Electrical resistivity surveys involve injecting current into the ground between two electrodes, and measuring the voltage difference between two other electrodes - usually all at the ground surface.  For nearly a century, these surveys have been used to perform one-dimensional profiling (detection of lateral changes in underground electrical properties by moving a fixed electrode array along a survey transect) or sounding (detection of vertical changes by expanding an electrode array about a fixed location). Within the last decade, development of multi-conductor electrode cables and computer-driven, automated switching, as well as innovative processing of large resistivity data sets, have allowed simultaneous performance of profiling and sounding to produce two-dimensional “electrical images” depicting detailed variations in subsurface electrical properties.

Since so many underground features have electrical properties that differ from their surroundings, electrical imaging can be used to detect and delineate an incredible array of targets. These include: clay layers; sand or gravel lenses; the top-of-rock and rock pinnacles or float blocks; saltwater intrusion; leachate plumes; non-aqueous phase liquid (NAPL) hydrocarbons; dam seepage; mineralized zones; water-bearing fractures; buried foundation elements; waste disposal pits or trenches; graves; mines, tunnels, and caves; ice or permafrost thicknesses; and more. For some targets, recording the induced polarization or chargeability improves detection and discrimination.

Each electrical image can depict both the lateral and vertical extents of a target. For multiple transects, the data can be directly processed in three-dimensions to produce sliceable, rotatable “block” images.  Click here to see an example of a three-dimensional electrical image.
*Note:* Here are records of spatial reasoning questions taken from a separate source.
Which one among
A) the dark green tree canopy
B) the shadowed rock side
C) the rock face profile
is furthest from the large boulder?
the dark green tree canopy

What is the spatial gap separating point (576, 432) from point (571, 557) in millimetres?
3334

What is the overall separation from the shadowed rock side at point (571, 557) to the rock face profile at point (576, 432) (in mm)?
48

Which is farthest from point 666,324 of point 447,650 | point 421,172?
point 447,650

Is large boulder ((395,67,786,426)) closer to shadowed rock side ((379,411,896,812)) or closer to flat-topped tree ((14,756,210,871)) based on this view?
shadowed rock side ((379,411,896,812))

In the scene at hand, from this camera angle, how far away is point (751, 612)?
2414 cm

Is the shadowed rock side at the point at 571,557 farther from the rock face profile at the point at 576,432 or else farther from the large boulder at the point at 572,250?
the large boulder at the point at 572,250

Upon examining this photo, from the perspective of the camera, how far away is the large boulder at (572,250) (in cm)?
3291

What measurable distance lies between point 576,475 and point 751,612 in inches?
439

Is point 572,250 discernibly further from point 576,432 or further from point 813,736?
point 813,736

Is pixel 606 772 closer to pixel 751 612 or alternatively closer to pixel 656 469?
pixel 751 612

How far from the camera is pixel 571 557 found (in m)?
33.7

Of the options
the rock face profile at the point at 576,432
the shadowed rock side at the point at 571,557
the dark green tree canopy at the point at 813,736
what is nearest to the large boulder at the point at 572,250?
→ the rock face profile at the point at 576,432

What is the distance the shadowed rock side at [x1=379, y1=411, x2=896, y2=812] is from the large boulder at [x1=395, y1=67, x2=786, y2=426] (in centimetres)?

Enviroscan performs electrical imaging using both a minimally intrusive galvanic system (with driven electrodes) and a completely nonintrusive capacitively-coupled system.  In addition, we have a multi-electrode downhole cable for use in boreholes.

Typically, electrical images are “one-sided”, i.e. with electrodes only at the ground surface. However, where boreholes are available, images can be collected as “two-sided” (e.g. electrodes in two boreholes) or “three-sided” (electrodes in two boreholes and along the surface between the holes) to increase the image resolution and accuracy.